Religious freedom and self-government were admirable reasons to come to the New World, but it was commerce that really fueled the early settlement of Marblehead.
Fishing was the first and most enduring of the trades that provided income for the colonies. Many early settlers were sponsored and funded by investors who made money on the sale of dried fish. To encourage immigration, advertising claims told of such abundance that men could walk across Marblehead Harbor on the backs of fish without ever getting their feet wet.
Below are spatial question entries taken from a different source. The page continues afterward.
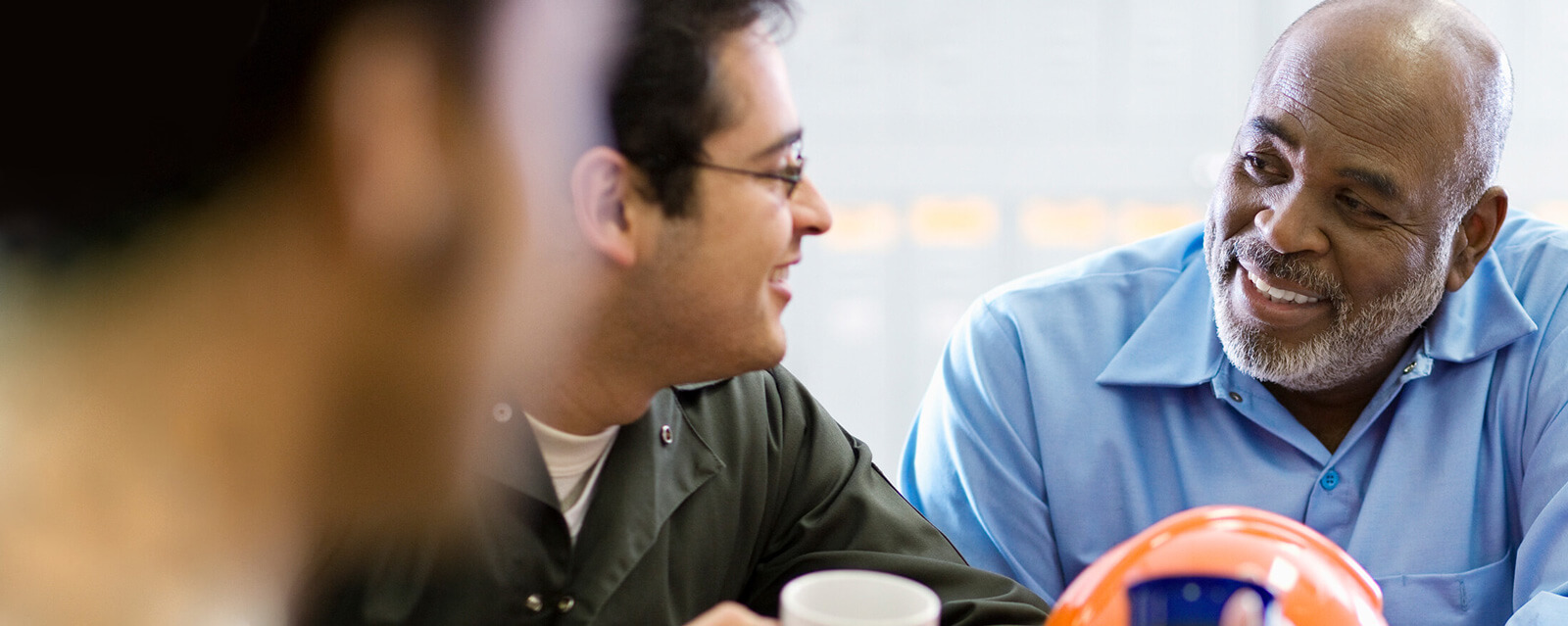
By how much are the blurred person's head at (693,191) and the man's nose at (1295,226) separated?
2.36 feet

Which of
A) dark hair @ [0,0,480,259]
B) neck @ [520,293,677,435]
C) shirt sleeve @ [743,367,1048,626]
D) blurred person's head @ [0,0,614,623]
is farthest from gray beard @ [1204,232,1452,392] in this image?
dark hair @ [0,0,480,259]

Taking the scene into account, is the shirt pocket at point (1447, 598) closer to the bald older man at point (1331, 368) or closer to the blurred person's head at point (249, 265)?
the bald older man at point (1331, 368)

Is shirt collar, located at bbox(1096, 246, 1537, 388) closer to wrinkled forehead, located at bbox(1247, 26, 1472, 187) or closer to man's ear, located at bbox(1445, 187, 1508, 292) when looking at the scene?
man's ear, located at bbox(1445, 187, 1508, 292)

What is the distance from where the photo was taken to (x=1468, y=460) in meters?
1.67

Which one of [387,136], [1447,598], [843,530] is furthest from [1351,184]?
[387,136]

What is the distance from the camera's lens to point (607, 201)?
3.83ft

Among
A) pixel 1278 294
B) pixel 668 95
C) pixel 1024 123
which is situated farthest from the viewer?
pixel 1024 123

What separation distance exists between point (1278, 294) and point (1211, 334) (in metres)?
0.13

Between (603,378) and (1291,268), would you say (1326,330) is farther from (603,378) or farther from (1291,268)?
(603,378)

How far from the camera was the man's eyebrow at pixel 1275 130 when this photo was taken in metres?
1.65

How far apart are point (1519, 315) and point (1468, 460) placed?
214mm

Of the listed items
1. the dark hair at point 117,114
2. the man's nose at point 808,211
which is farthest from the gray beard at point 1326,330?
the dark hair at point 117,114

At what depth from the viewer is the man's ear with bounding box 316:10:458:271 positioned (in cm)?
105

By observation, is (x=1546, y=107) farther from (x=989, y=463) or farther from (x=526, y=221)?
(x=526, y=221)
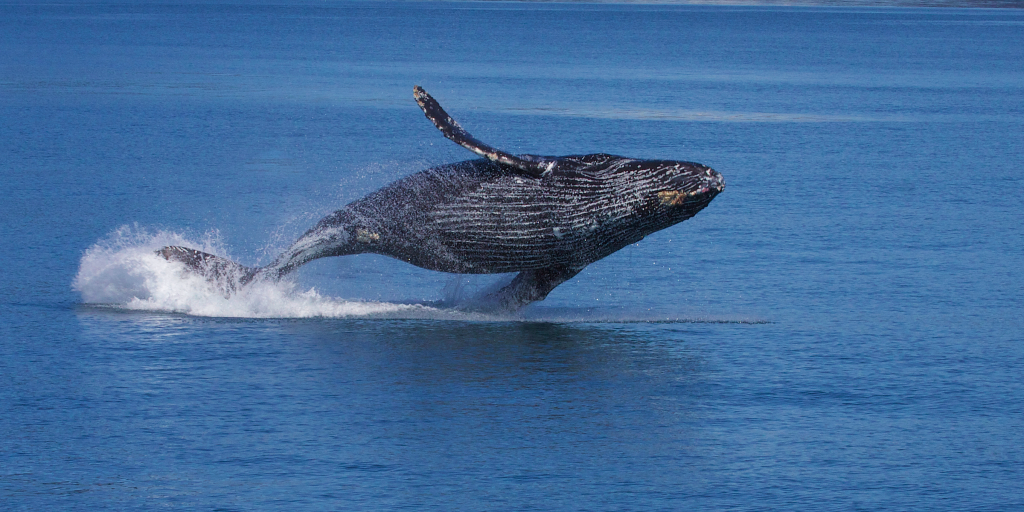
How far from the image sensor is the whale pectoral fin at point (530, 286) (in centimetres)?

Marblehead was first a fishing station, serving as an outpost for fishermen who came and went. Gradually, men with families began to arrive and Marblehead was established as a village in 1629. All activities related to the fishing trade.
The lives of fishermen and their families were uncertain. Fishing vessels were small, seas were rough, weather was unpredictable, and the coastline was rocky. But they knew how to fish and understood that dried and salted cod gave them an opportunity to make their way in the new world.
Matthew Craddock was the first governor of the Massachusetts Bay Colony. Though he never came to the American colonies himself, Craddock’s ships transported goods to the early settlers and returned to England loaded with barrels of dried fish for sale.
It’s not a coincidence that a golden “sacred cod” hangs in the House of Representatives chamber in Boston’s State House. Before refrigeration, salted fish and meat were essential sources of protein. There was great demand in England, and salt cod was also sold to Roman Catholic countries for meatless Fridays.
Salt cod was also part of the triangle trade, being shipped to the West Indies to feed slaves on the sugar plantations. Codfish were the mainstay of the New England economy for several centuries.